There's a certain amount of consistency and standardization that customers expect from a retailer, and size is one of them (perhaps the third most important after quality and customer service). I work with measurements every day, and I've done a lot of research to come up with my size chart (which works well for many Indian women), so I'm not representative of an average shopper. However, I certainly can understand the frustration (and confusion) in having to try on different sizes for different styles all in the same store.
So what's the deal here? Why can't us designers get it right? Well here's the thing: we're under pressure to provide a variety of silhouettes to suit different body types, but our size chart remains the same because we too crave a certain consistency.
Let me illustrate. Take a look at this shirt style below called Casual Thursday.

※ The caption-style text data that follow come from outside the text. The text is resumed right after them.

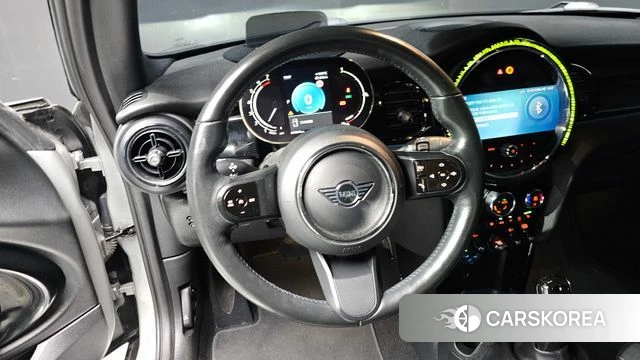 Mini Cooper Convertible 2024 Серебряный из Кореи, фото 3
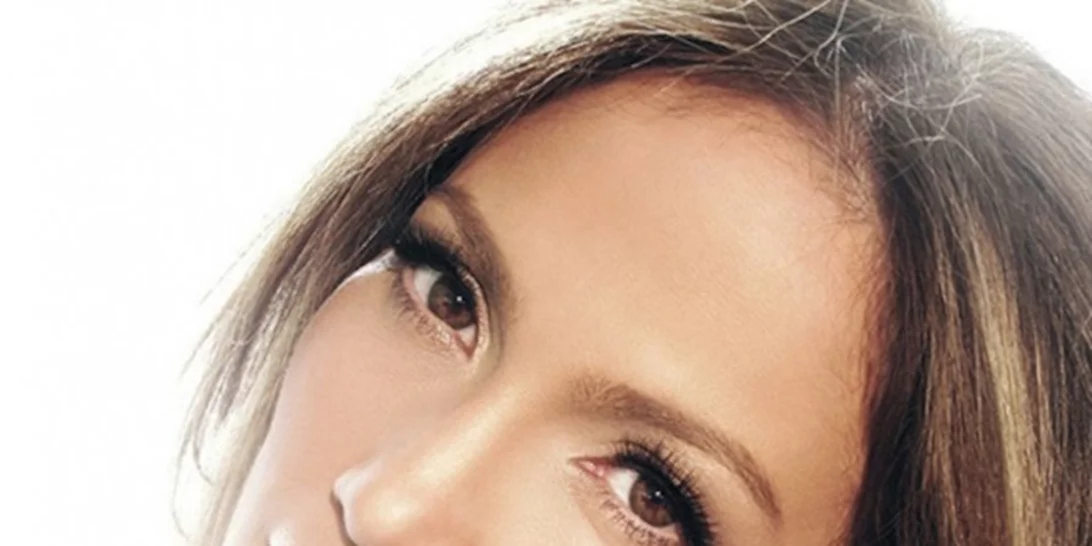 Το απόλυτο μυστικό του μακιγιάζ των stars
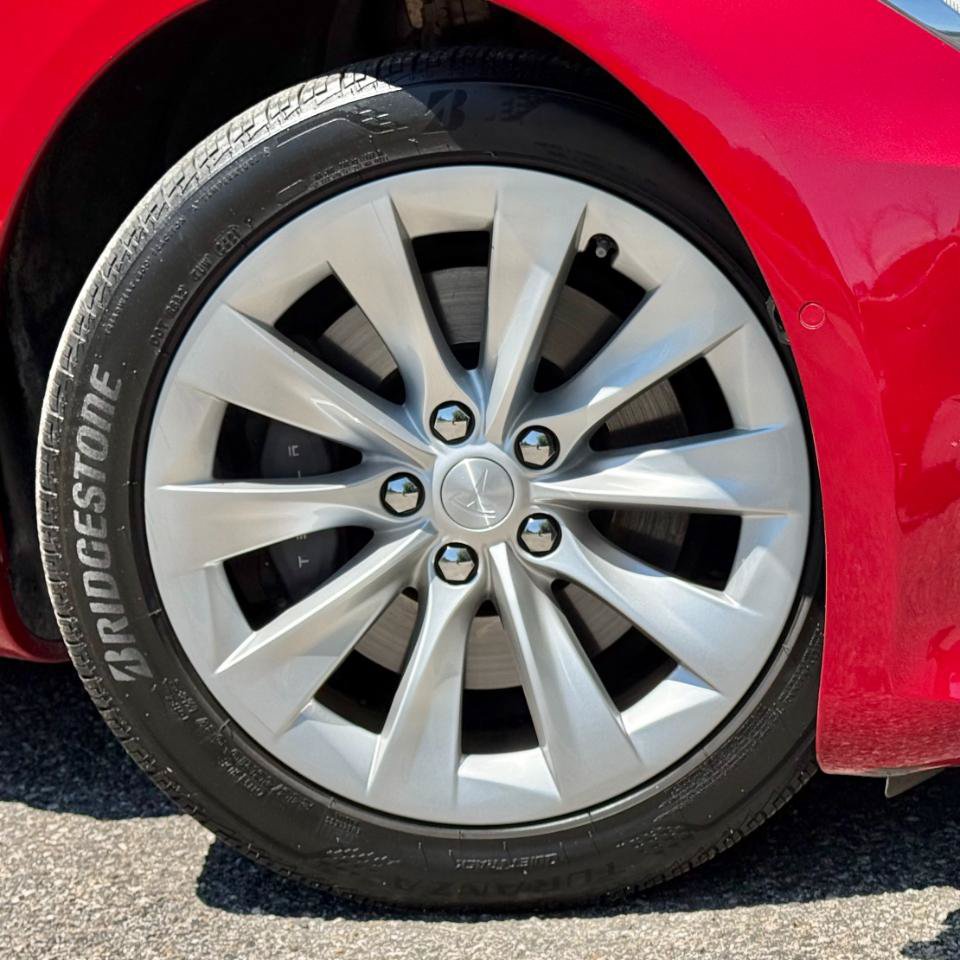 Used 2018 Tesla Model S 100D AWD/4WD image 19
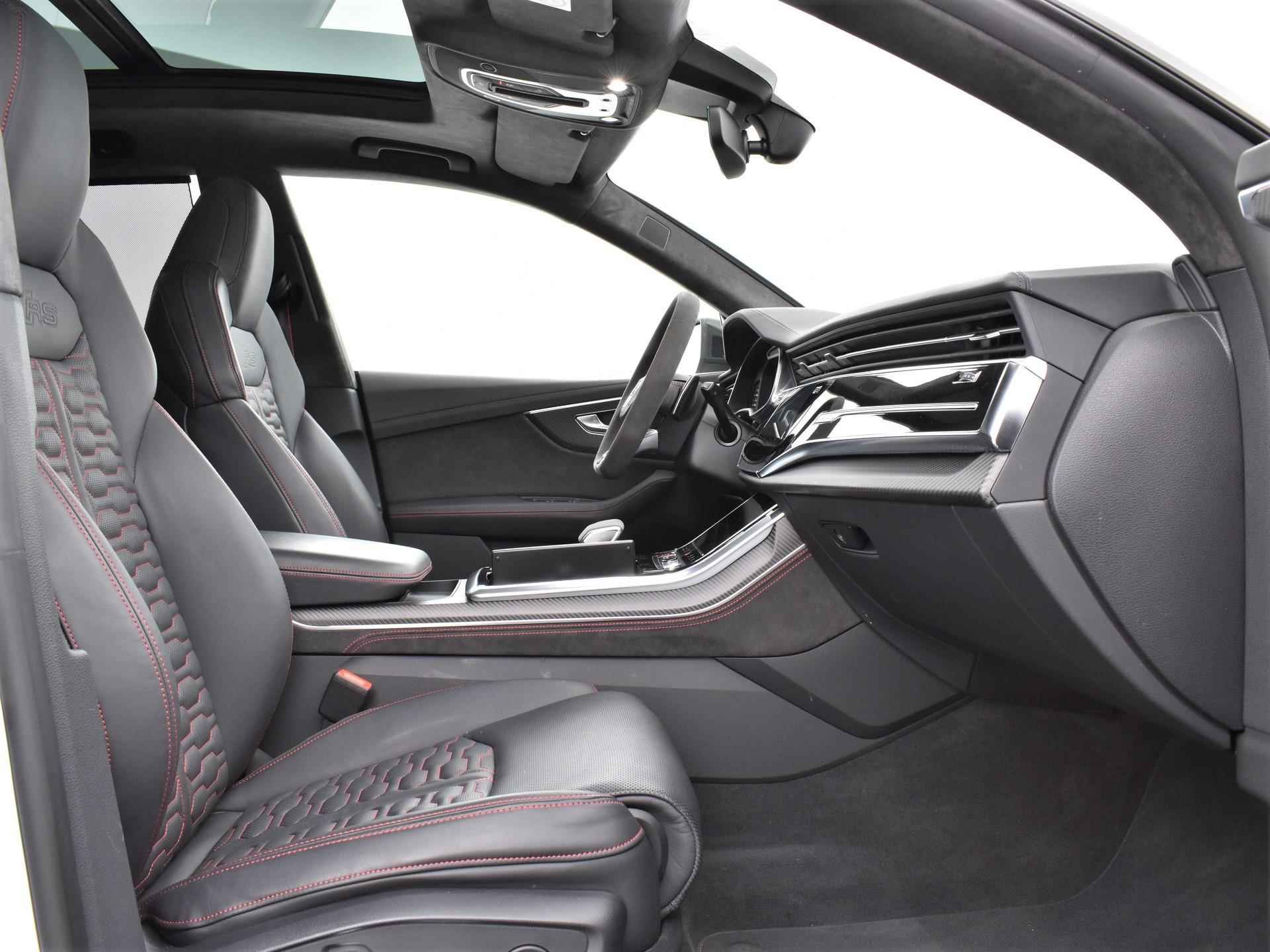 Audi RS Q8 4.0 TFSI 600 pk Quattro | URBAN AUTOMOTIVE | Dynamic Plus Pakket | 305 km/h | Keramische Remmen | Carbon Pakket Binnen + Buiten | Assistentiepakket City | B&O Sound | Standkachel | 360 Camera | Leder · TOPDEAL - 42/47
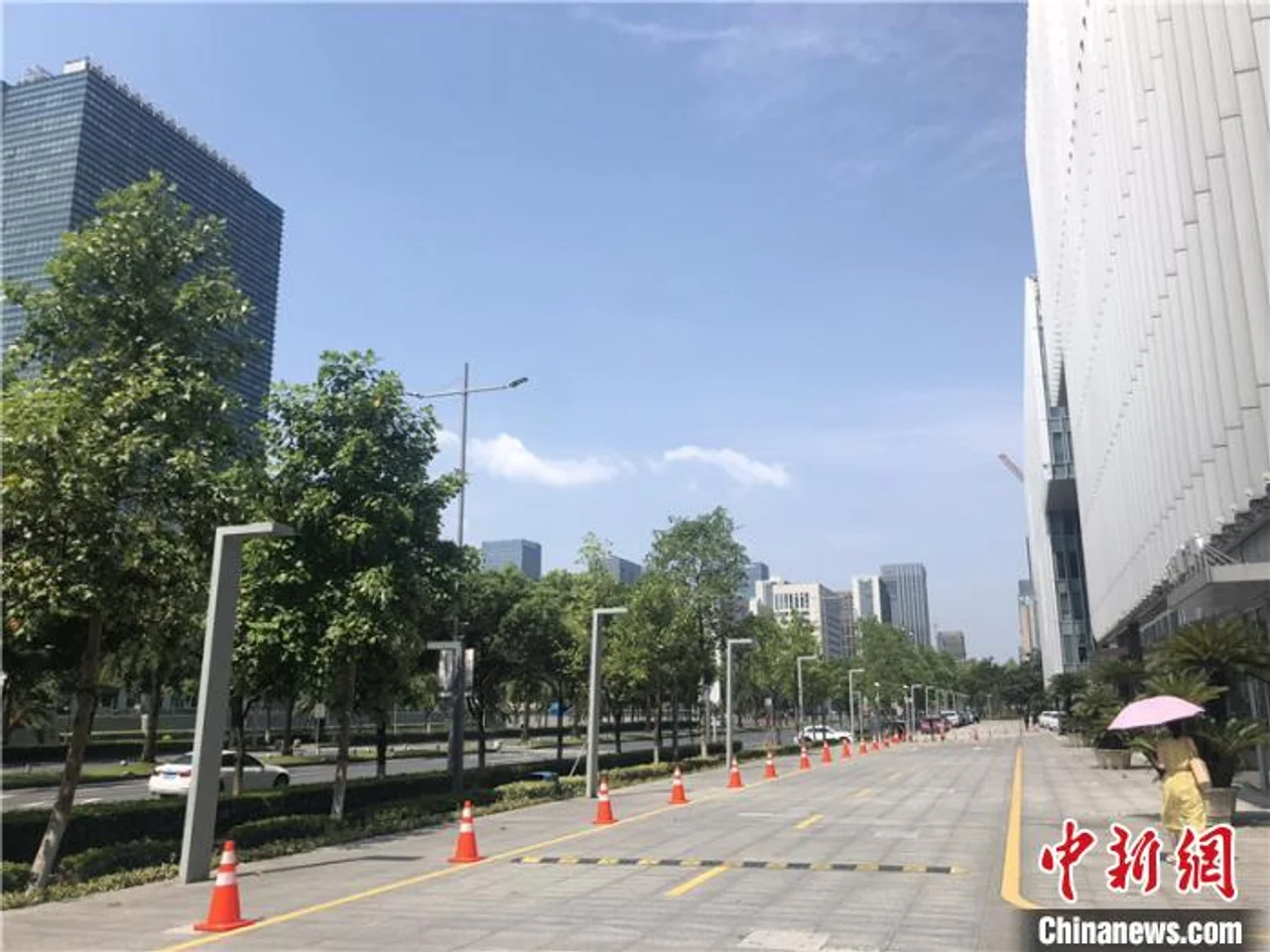 浙江沿海多条交通线路停运 数千艘渔船回港避风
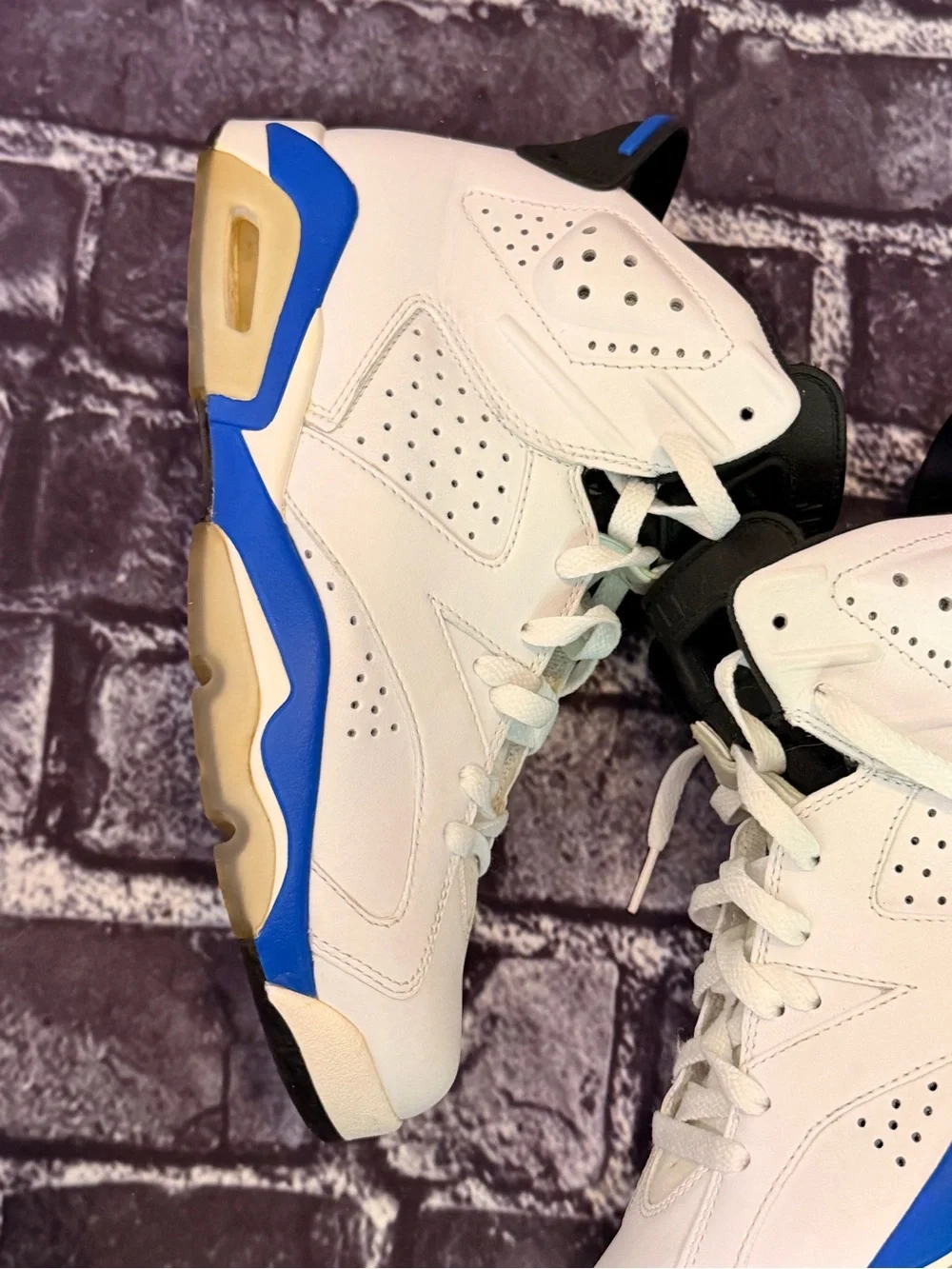 Nike air Jordan retro 6 sport blue size 8.5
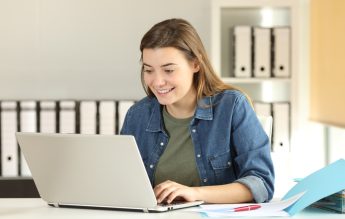 Scorul mediu obținut de elevii din Iași la testarea inițială standardizată a fost 50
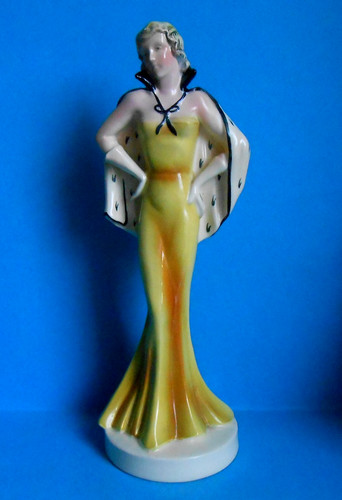 Czecho figurine lady - ~, ~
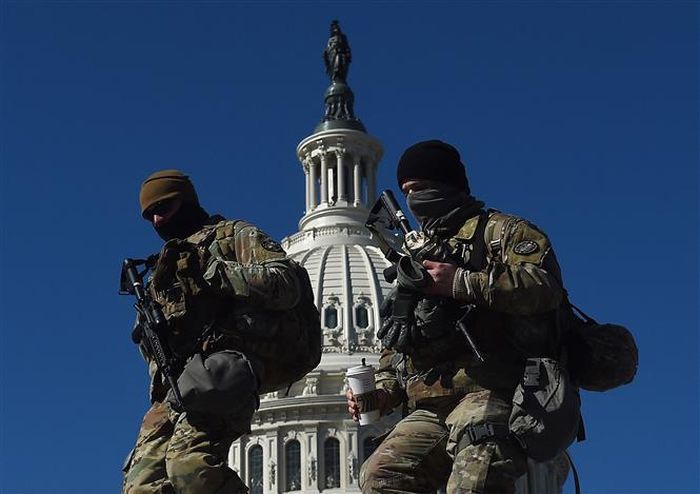 Lực lượng Vệ binh Quốc gia tuần tra tại tòa nhà Quốc hội ở Washington DC., ngày 5/3/2021. Ảnh: AFP/TTXVN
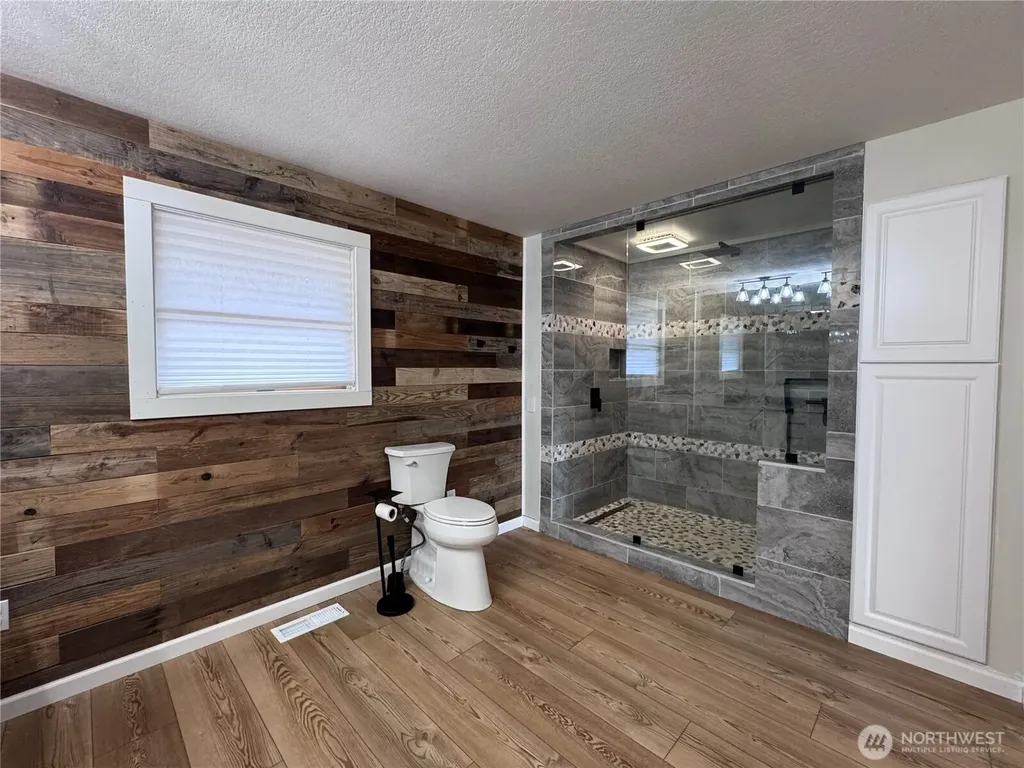 9 Rose Street Oroville WA 98844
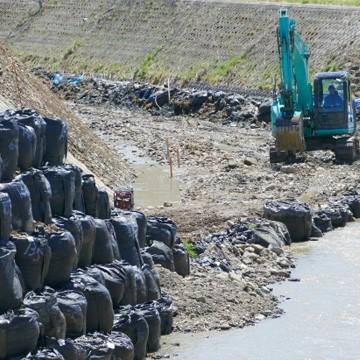 耐候性大型土のう AS-002 BLACK 1年耐候 10袋 コンテナバッグ トン袋 トンバッグ |  | 04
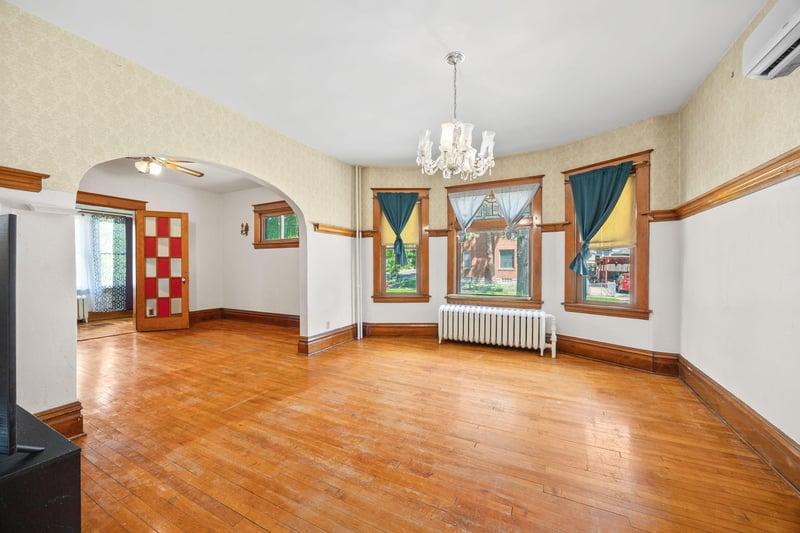 898 Western Ave N, Saint Paul, MN 55117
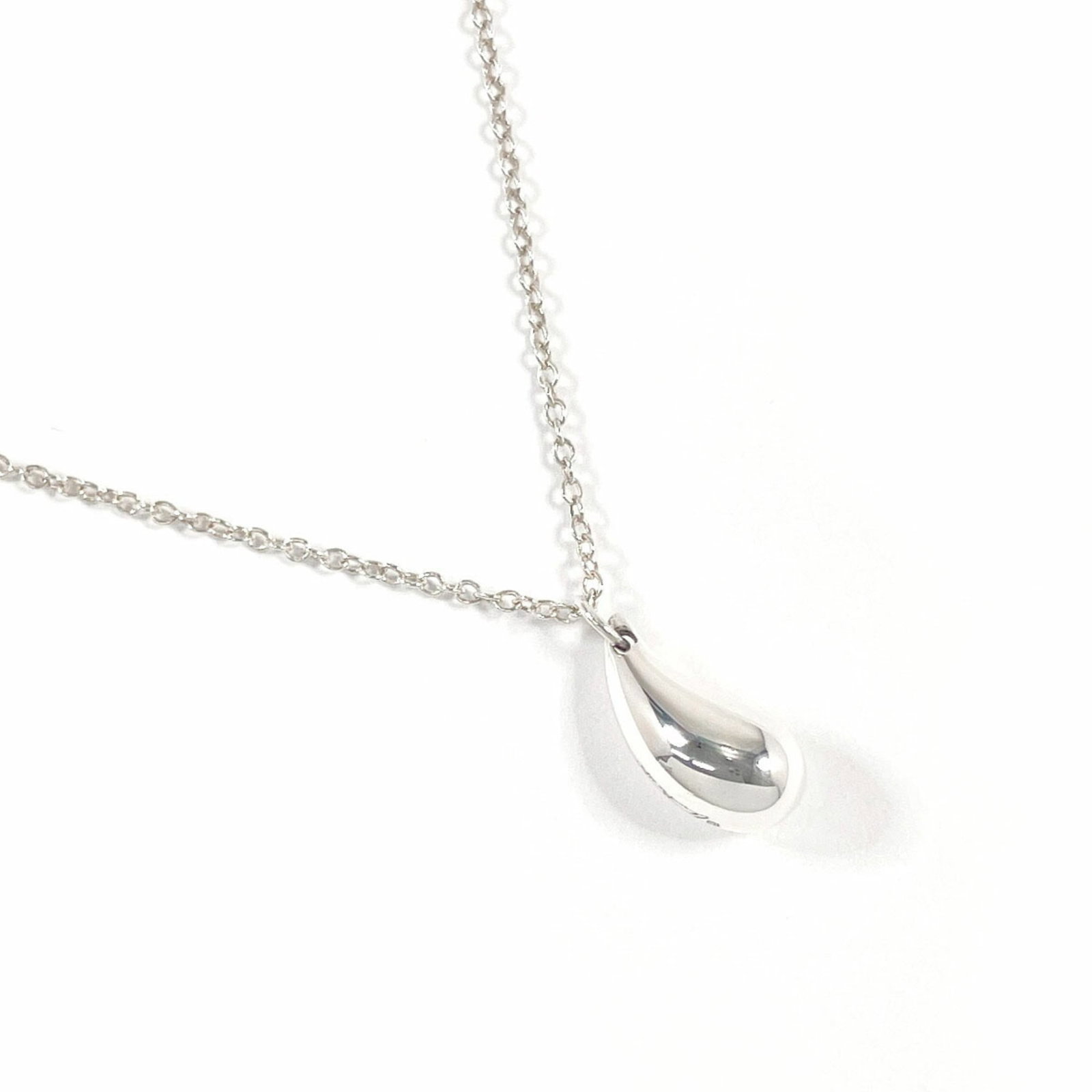 Tiffany & Co. Elsa Peretti Teardrop Necklace 925 Sterling Silver for Women (1 of 7)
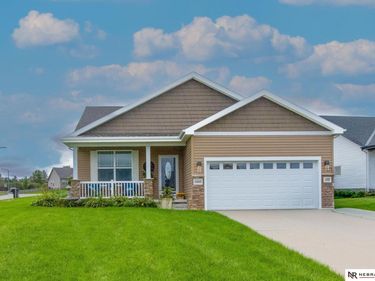 15803 Young Circle, Bennington, NE 68007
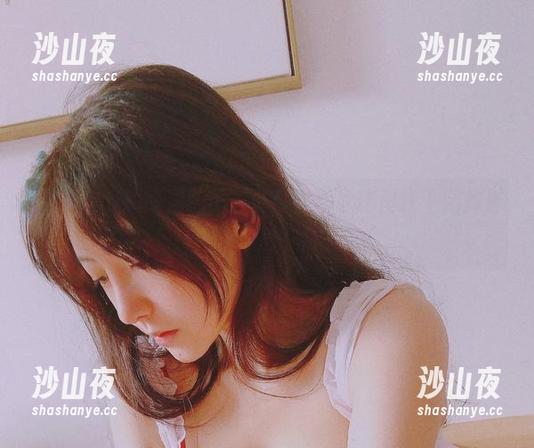 樱晚gigi 樱晚gigi的高清cos,温度低到冰箱里找不到的那种!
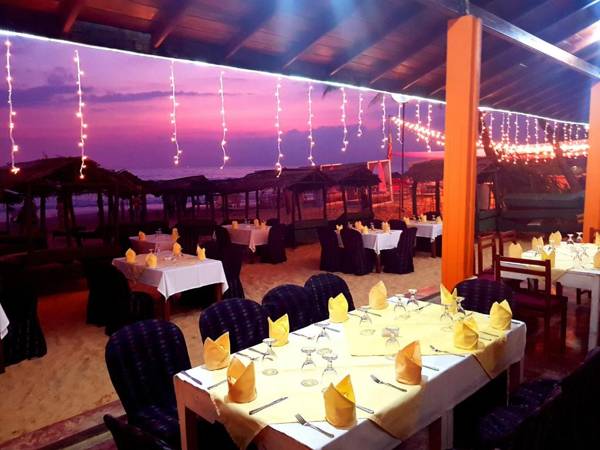 Drifters Hotel & Beach Restaurant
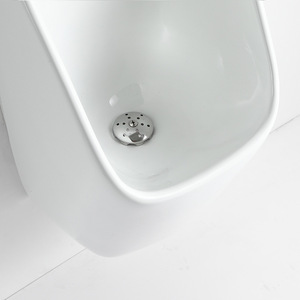 Urinario Masculino de Cerámica con Sensor de Descarga Automática, Montado en la Pared, sin Agua, para Uso Comercial - Product Image 3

Casual Thursday is a a shapely, fitted shirt and the model is wearing a size 2. If a woman who has a bust measurement that's an inch larger than a size 2 tried this same shirt, she'd find it very hard to move her arms. A style like Casual Thursday looks great on women who are evenly proportioned (doesn't mean then all have to be a size 2, just that their proportions need to be similar to our standard sizes).
Now look at this draped style, aptly called Dolman Drape.
This silhouette is designed to be worn loose at the bust and fitted at the low waist area. It's the same size 2 model, and you can see how this top adds volume to her torso, making her hips look narrow in comparison. This style works well for women who are flatter at the bust and/ or wide at the hip. If a woman who had a bust measurement of size 4 wanted to try on a Dolman Drape in size 2, she would have no problem because it's loose around the bust anyway. In fact, even a woman with a size 6 bust could wear this silhouette, if her waist and hip measurements were closer to a size 2.
Now our final silhouette for this case study: Draped Shirt.
Draped Shirt is tailored around the bust, but loose around the waist. The model is wearing a size 2, but let's say a woman who had a bust that corresponds to a size 2 and a waist that was closer to a size 4 tried this on, she'd have no problem carrying it off.
A customer who has a bust of 35" and a waist of 26" would wear a size 2 in Dolman Drape, but a size 6 in Draped Shirt.
So long story short: our size chart is standard, but each silhouette has a different shape. You should definitely be suspicious if you shop at a store where all the clothes that fit you have the same silhouette but different size labels. However if different silhouettes that fit you have different size labels, that's just because your body measurements can't be categorized easily into that brand's standard size chart (not a bad thing- it just means you're unique)!
And in case you're worried that this is all so complicated, look on the bright side: once you figure out your body proportions, you'll be in a much better position to assess which silhouettes flatter you the most!